==== Text for analysis ====

Roughly two years after her first international trip to Japan, where she went with the PLL, and six months after her European tour, Mastroianni was back in flight.
Unlike her trip to Europe, for which she checked more than a dozen gifted Gait Lacrosse sticks to bring and give out to young players, this time, Mastroianni checked a dozen bags. Oversized bags. Six full of lacrosse sticks, many donated to her from ReLax Collections, a nonprofit organization she wrote about in her thesis. Six full of ancillary equipment, like helmets, goals and merchandise. All to be handed out in various towns and cities across Senegal.
Mastroianni partnered with Ryan Cronin, a New Paltz, N.Y., artist and founder of Art4Lax. Cronin’s initiative aims to support the growth of lacrosse in the West African nation.
In 2019, after visiting Senegal a year prior with GoDocGo, an international medical organization that works to prevent cervical cancer, and its executive director and founder, Dr. Maggie Carpenter — who, Cronin said, is not only a friend of his, but also a collector of his art — Cronin readied to move there for a month-long artist residency.

====

--- Parts of the exercise ---
1. Answer these questions about the passage on Mastroianni's trip to Senegal, one per line, marked (a), (b) and (c).
(a) How many of the oversized bags held lacrosse sticks?
(b) What is the name of the initiative Ryan Cronin founded?
(c) In what year did Cronin prepare to move to Senegal for a month-long artist residency?
2. Transcribe the passage on Mastroianni's trip to Senegal, everything from "Mastroianni partnered with" down to "West African nation.".

==== Supplied entries ====

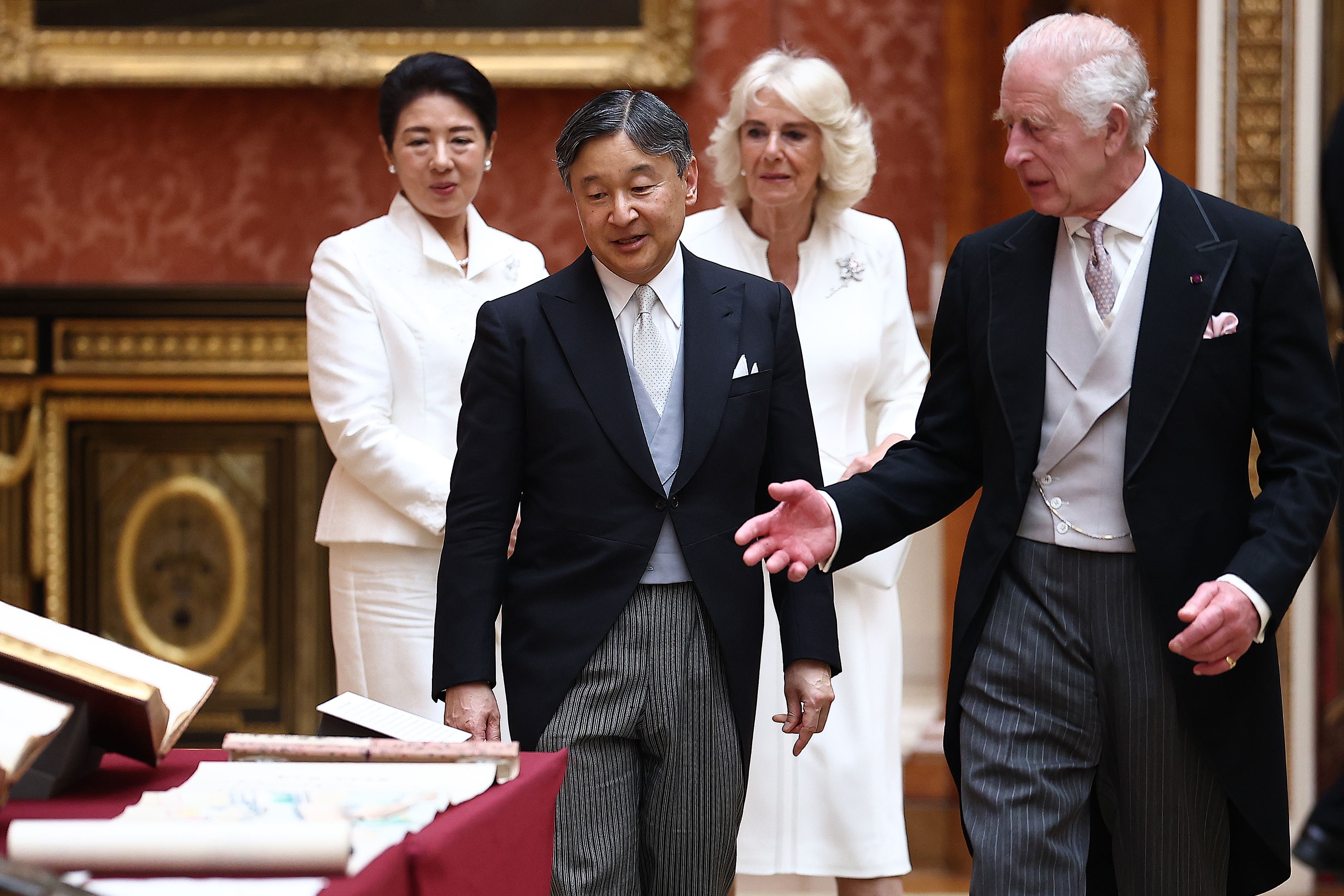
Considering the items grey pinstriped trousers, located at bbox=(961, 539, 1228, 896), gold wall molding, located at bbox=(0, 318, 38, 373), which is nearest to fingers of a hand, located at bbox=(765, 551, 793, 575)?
grey pinstriped trousers, located at bbox=(961, 539, 1228, 896)

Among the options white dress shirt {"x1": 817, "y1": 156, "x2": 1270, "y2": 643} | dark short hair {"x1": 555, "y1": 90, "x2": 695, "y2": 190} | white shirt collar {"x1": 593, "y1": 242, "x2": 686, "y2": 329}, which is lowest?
white shirt collar {"x1": 593, "y1": 242, "x2": 686, "y2": 329}

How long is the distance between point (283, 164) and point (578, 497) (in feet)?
10.1

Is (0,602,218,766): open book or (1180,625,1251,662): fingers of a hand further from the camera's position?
(1180,625,1251,662): fingers of a hand

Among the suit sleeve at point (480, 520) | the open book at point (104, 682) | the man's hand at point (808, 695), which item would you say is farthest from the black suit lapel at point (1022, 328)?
the open book at point (104, 682)

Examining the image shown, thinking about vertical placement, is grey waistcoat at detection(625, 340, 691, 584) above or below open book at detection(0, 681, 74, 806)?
above

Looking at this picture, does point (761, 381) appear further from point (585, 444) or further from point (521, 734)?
point (521, 734)

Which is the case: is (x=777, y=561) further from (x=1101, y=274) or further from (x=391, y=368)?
(x=391, y=368)

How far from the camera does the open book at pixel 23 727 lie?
5.43 feet

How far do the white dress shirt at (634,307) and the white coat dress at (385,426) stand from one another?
74cm

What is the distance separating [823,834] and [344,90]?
2.96 metres

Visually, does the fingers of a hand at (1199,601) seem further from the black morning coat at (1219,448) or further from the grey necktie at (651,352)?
the grey necktie at (651,352)

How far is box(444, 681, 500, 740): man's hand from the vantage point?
7.79 feet

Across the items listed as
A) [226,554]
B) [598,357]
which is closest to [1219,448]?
[598,357]

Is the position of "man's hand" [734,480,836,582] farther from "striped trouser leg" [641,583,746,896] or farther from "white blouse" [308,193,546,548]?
"white blouse" [308,193,546,548]
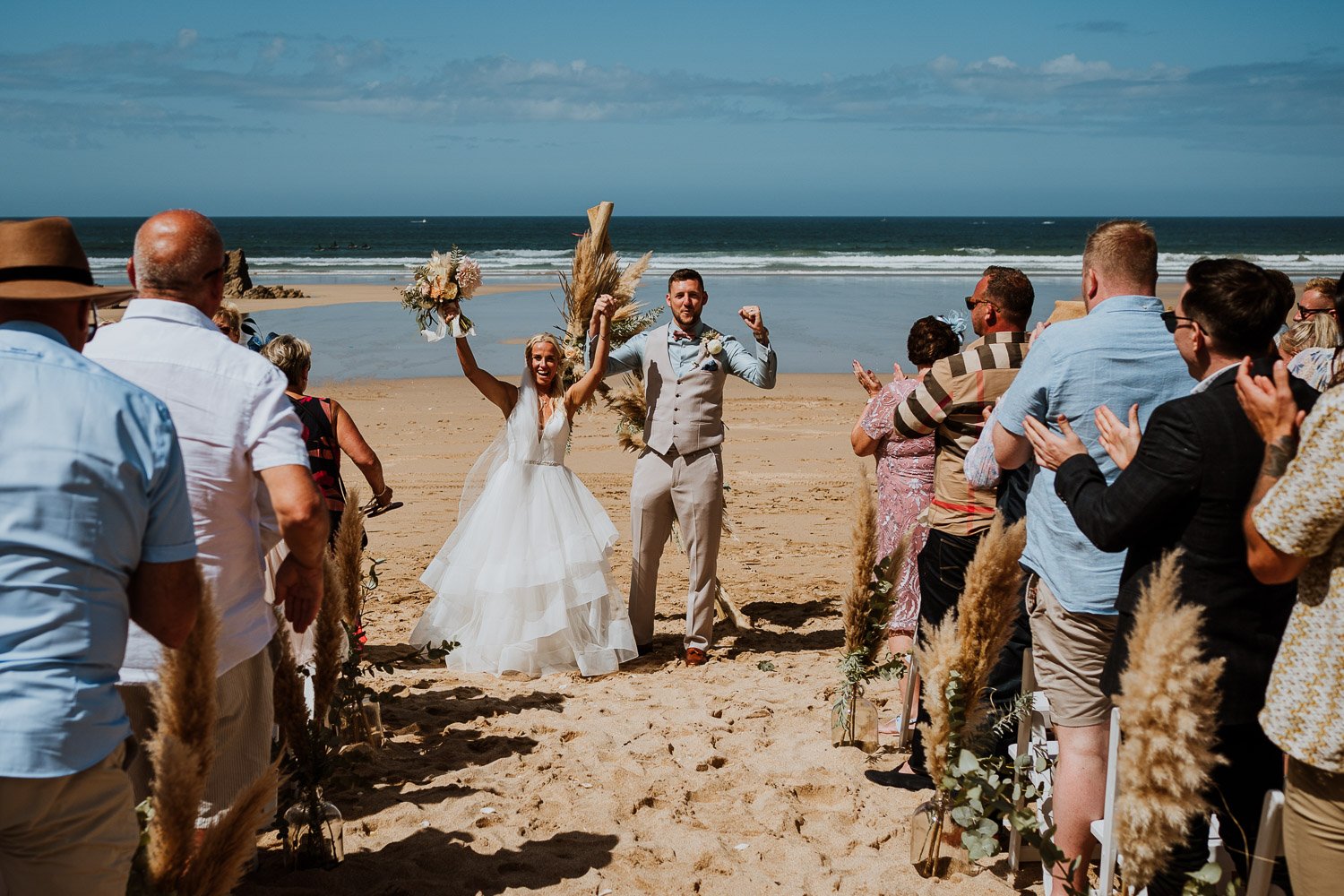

====

--- Answers for the tasks ---
1.
(a) Six
(b) Art4Lax
(c) 2019

2.
Mastroianni partnered with Ryan Cronin, a New Paltz, N.Y., artist and founder of Art4Lax. Cronin’s initiative aims to support the growth of lacrosse in the West African nation.